The unemployment rate in the UK has dropped to 4.9 per cent, with the total number of people not in work from March to May falling to 1.65 million, the latest figures from the Office for National Statistics show.
The rate of unemployment in the country is now at its lowest since July 2005, although some expert analysts have said that the outcome of the EU referendum on June 24th means that this positive trend will most likely not continue for that much longer, the BBC reports.
The Bank of England stated that the majority of businesses asked said they do not expect a near-term impact from the vote on hiring or investment plans, but approximately one-third did admit that there could well be some negative impact on their plans over the coming year.
UK economist at Capital Economics Paul Hollingsworth told the news source: "The vote to leave the EU will almost certainly now cause some firms to put hiring decisions on hold or cut back headcounts altogether.
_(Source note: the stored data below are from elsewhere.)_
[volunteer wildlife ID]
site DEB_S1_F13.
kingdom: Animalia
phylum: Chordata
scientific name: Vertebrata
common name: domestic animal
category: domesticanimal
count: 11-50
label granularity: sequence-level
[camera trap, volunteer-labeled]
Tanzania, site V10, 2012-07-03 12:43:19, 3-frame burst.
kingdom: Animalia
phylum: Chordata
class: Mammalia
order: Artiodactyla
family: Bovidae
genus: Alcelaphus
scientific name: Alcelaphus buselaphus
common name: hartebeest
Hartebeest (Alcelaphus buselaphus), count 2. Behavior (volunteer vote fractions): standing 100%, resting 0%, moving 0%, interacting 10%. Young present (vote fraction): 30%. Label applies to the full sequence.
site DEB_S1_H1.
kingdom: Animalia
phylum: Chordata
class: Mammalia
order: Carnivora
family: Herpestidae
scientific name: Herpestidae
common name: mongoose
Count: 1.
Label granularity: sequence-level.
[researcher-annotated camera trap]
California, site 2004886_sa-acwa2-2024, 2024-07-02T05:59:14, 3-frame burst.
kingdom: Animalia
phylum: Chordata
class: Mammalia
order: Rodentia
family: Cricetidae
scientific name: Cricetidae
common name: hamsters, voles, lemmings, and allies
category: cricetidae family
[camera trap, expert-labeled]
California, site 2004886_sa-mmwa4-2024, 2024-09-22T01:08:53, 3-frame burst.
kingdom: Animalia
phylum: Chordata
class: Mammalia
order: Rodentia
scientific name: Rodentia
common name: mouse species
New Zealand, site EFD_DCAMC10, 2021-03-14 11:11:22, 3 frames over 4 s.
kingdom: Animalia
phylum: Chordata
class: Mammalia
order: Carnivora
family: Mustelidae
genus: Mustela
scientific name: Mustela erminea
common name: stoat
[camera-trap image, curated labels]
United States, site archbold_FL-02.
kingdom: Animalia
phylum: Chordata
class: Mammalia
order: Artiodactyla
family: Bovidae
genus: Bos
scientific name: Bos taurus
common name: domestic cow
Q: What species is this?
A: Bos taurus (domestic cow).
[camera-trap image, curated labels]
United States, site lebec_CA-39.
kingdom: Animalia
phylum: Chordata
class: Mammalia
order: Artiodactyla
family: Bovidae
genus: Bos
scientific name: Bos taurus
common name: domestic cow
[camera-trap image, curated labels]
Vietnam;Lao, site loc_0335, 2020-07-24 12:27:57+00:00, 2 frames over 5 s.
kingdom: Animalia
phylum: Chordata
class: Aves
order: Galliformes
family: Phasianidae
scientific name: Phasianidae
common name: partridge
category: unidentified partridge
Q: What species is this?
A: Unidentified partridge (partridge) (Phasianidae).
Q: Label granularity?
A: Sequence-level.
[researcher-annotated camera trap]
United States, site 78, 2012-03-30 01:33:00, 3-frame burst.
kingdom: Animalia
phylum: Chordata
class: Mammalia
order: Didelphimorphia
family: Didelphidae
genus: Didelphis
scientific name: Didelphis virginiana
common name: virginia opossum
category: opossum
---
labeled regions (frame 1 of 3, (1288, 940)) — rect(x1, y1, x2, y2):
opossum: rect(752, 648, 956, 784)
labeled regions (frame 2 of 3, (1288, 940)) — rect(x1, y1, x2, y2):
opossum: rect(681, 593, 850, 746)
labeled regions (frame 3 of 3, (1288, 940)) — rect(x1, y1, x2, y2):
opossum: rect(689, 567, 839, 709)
Indeed, we expect the unemployment rate to begin to drift up over the coming quarters. The upshot is that these may be the best set of labour market figures for a while."
The uncertainty surrounding Brexit and what's going to happen over the next couple of years will undoubtedly be at the forefront of many business owners' minds, as well as their employees'. Many will be concerned about their job security and whether fresh redundancies will be made, but it's very much a wait-and-see approach that companies have to take at the moment.
If you do have people leaving the workforce, it's important to send out exit surveys to find out why they're leaving and what they're going to do next. This will help you identify any emerging trends or problems with how you run your company, as perceived by your staff members, so that any necessary changes can be made.